### PASSAGE PROVIDED
■ ■ ■ ■
Grove Park neighborhood has a history of family and burgeoning business.
Dr. Edwin Wiley Grove, a wealthy pharmaceutical businessman, was the president of the Grove Park Development company that built Atkins Park near Virginia-Highland in northeast Atlanta and the Grove Park Inn in Asheville, NC, and other neighborhoods across the southeast.
Beginning in the 1920s, the Grove Park Development Company joined with other developers to expand and cultivate the area in Atlanta once known as Fortified Hills into the Grove Park neighborhood.
Edwin Grove used names from his family for the various streets: his second wife Gertrude, his daughter Evelyn, and his son Edwin. Other possibilities for street names include his grandchildren Matilda, Emily, Francis, Margret, and others.
Many of the side streets were further developed in the 1930s, 1940s, and 50s with wide, tree-lined avenues and frame cottages, brick Tudors, and ranch houses.
Originally a race-restricted community subject to mortgage red-lining practices, Grove Park was an all-white neighborhood prior to 1960. African Americans began to move into the neighborhood during the early 60s due to growth in the Collier Heights neighborhood, which had been developed through a public-private effort of the Atlanta Black community.
Bankhead Highway was named after Alabama congressman John Hollis Bankhead, a segregationist. While the early Atlanta hip-hop culture used the name Bankhead, the highway name was changed in 1998 to Donald Lee Hollowell Parkway.
Grove Park enjoyed its economic and cultural splendor during the 60s and into the early 1970s. However, white flight started to drain the area’s population and economic investment. Subsequently, many long-time businesses closed and were replaced with lower rent business. The population decreased, and the area saw a decline in property conditions and the local economy.
■ ■ ■ ■
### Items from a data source
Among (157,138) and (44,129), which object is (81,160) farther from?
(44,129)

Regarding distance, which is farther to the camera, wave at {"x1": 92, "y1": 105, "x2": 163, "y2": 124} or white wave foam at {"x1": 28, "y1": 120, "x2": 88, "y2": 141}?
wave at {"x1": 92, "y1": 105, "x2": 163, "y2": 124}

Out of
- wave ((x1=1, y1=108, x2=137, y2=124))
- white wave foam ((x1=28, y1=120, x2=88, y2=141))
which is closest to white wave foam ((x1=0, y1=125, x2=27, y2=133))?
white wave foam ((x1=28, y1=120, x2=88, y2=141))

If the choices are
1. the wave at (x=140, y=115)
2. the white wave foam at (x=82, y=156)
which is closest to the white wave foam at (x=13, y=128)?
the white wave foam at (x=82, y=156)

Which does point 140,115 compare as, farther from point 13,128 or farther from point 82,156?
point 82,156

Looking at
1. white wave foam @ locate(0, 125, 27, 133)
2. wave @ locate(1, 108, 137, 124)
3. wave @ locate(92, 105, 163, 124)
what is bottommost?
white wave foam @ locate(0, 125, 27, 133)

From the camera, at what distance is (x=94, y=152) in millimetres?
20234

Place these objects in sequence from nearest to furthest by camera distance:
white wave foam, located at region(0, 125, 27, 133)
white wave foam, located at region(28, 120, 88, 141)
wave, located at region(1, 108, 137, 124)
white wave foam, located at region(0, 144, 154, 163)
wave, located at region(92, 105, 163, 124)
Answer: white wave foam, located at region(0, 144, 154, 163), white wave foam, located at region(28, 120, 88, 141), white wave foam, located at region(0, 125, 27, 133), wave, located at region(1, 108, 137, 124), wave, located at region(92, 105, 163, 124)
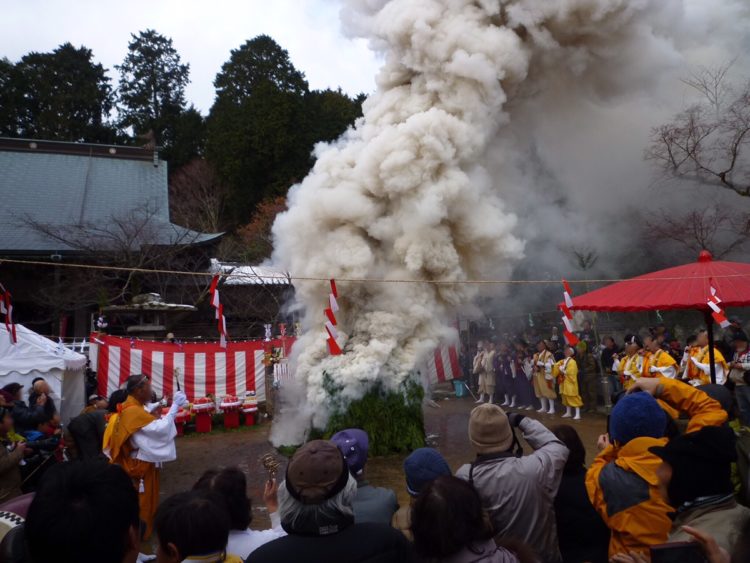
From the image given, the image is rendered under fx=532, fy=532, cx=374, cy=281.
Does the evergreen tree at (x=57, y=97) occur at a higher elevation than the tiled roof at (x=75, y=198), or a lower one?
higher

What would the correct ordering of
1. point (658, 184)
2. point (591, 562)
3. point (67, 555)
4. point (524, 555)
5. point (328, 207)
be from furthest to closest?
1. point (658, 184)
2. point (328, 207)
3. point (591, 562)
4. point (524, 555)
5. point (67, 555)

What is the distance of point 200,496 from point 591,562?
1.85 m

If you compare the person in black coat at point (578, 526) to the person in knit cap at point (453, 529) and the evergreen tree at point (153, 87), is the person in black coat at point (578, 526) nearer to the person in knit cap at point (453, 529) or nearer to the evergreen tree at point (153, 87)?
the person in knit cap at point (453, 529)

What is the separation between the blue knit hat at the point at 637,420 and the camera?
2.50 m

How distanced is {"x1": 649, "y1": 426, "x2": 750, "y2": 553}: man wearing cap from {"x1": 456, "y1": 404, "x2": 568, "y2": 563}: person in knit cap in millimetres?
554

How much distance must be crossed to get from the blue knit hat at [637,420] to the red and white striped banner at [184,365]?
10.8 m

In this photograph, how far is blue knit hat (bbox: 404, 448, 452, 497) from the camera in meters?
2.57

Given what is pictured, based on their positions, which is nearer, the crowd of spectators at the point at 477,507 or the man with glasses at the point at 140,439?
the crowd of spectators at the point at 477,507

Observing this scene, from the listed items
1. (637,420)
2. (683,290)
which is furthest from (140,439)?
(683,290)

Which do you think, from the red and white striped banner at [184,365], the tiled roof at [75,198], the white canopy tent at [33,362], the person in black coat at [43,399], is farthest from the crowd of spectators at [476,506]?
the tiled roof at [75,198]

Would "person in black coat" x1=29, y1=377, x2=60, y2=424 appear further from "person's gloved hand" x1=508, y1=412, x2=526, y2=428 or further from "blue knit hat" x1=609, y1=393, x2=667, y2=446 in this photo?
"blue knit hat" x1=609, y1=393, x2=667, y2=446

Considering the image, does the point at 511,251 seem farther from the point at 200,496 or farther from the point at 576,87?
the point at 200,496

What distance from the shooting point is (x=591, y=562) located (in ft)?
8.36

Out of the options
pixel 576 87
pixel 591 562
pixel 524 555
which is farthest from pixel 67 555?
pixel 576 87
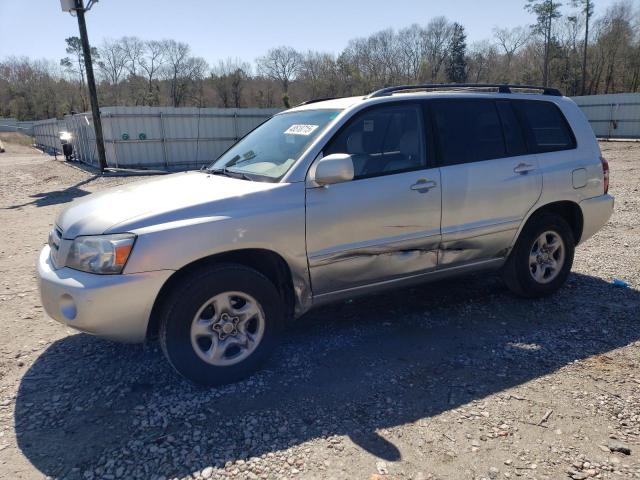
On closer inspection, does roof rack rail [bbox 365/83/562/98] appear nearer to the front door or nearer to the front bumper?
the front door

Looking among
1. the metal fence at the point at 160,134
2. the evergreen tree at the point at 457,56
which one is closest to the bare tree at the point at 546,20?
the evergreen tree at the point at 457,56

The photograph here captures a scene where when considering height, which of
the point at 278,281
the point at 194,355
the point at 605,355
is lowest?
the point at 605,355

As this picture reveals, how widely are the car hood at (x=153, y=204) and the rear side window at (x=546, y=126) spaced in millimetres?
2600

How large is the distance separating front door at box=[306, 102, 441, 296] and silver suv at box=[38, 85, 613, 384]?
0.04ft

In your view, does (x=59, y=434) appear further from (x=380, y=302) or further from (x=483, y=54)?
(x=483, y=54)

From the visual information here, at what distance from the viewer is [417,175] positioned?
12.4 ft

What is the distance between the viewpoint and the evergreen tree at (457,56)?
225ft

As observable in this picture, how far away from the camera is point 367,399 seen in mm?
3113

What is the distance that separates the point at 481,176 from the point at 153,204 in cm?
263

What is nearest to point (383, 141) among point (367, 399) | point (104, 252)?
point (367, 399)

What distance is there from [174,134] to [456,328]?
19.8m

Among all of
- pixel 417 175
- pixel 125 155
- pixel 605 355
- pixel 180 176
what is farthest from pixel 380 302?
pixel 125 155

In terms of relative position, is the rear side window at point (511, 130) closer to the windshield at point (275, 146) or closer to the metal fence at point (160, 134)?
the windshield at point (275, 146)

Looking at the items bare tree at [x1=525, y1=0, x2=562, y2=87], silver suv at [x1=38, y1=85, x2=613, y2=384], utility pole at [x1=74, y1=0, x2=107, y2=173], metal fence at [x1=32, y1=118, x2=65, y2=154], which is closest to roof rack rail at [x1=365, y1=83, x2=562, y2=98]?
silver suv at [x1=38, y1=85, x2=613, y2=384]
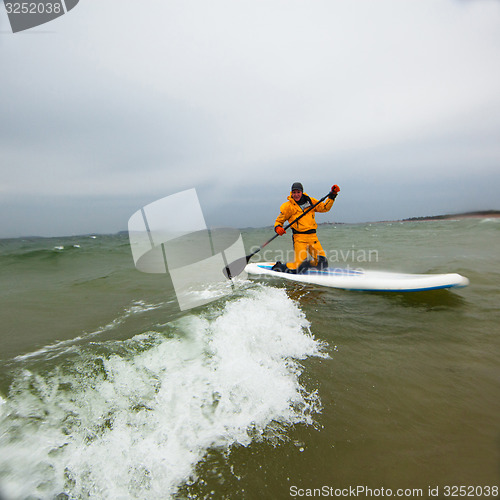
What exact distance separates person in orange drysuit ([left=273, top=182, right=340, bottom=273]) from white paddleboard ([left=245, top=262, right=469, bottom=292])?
0.27 metres

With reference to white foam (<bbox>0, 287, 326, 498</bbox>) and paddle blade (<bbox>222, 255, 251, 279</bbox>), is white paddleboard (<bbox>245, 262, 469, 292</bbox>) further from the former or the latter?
white foam (<bbox>0, 287, 326, 498</bbox>)

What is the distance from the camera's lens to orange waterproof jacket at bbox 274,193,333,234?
6.92 metres

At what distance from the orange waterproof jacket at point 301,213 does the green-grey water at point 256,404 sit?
2.73 m

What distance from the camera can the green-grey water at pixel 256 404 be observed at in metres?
1.77

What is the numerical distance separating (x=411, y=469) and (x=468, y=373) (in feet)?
5.00

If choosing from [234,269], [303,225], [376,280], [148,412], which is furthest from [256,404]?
[234,269]

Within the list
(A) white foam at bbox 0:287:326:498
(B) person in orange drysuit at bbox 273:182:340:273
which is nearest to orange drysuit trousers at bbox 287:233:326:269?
(B) person in orange drysuit at bbox 273:182:340:273

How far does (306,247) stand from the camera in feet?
23.4

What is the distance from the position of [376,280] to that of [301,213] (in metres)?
2.44

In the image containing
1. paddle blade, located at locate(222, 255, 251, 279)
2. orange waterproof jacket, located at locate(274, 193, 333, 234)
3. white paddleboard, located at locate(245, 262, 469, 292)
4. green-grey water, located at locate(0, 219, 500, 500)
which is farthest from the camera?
paddle blade, located at locate(222, 255, 251, 279)

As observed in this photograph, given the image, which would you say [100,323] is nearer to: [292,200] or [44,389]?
[44,389]

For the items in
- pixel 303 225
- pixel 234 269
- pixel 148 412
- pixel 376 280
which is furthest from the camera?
pixel 234 269

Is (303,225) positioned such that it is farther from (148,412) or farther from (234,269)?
(148,412)

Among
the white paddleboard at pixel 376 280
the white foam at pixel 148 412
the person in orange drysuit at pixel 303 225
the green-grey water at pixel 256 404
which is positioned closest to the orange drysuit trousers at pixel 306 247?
the person in orange drysuit at pixel 303 225
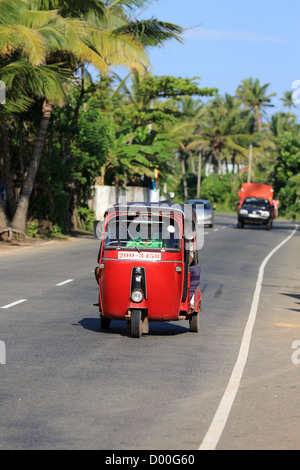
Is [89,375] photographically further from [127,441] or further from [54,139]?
[54,139]

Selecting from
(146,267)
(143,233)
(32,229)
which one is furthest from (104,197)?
(146,267)

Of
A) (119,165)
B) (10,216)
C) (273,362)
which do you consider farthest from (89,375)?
(119,165)

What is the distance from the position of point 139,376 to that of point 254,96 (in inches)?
4066

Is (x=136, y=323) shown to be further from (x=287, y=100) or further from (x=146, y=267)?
(x=287, y=100)

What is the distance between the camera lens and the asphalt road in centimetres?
733

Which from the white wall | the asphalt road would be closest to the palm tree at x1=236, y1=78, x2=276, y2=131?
the white wall

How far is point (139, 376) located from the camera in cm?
■ ■ ■ ■
### REQUIRED WORK
• a. Reproduce a part of the Grove Park history word for word. Begin at the words "Beginning in the" and stop after "Margret, and others.".
• b. Name every grandchild that the Grove Park history lists as a possible source for a street name.
• c. Continue the Grove Park history after its last sentence.
The data has nothing to do with the Grove Park history.

### EXERCISE RESPONSES
• a.
Beginning in the 1920s, the Grove Park Development Company joined with other developers to expand and cultivate the area in Atlanta once known as Fortified Hills into the Grove Park neighborhood.
Edwin Grove used names from his family for the various streets: his second wife Gertrude, his daughter Evelyn, and his son Edwin. Other possibilities for street names include his grandchildren Matilda, Emily, Francis, Margret, and others.

• b. Matilda, Emily, Francis, Margret

• c.
Decades of disinvestment, the closure of public housing developments, and ultimately the mortgage fraud crisis of 2008 continued to take a toll on the community and its residents until the Great Recession in 2008, when the neighborhood’s population dropped and the economic infrastructure was disproportionally impacted, bringing school closures and a loss of commerce. Even today, Grove Park has no supermarket, no bank, and no pharmacy. No local restaurants give the neighborhood character and inspiration.
But with organizations, businesses, and residents ready to invest in the community again, Grove Park is poised to make a comeback, and Grove Park Foundation is at the forefront of the neighborhood’s resurgence. As a member of Purpose Built Communities Network, Grove Park Foundation empowers the people of Grove Park to partner with programs, resources, and nonprofits to build a healthy, equitable, and economically vibrant community. Working together, we can realize a new, stronger, prosperous Grove Park.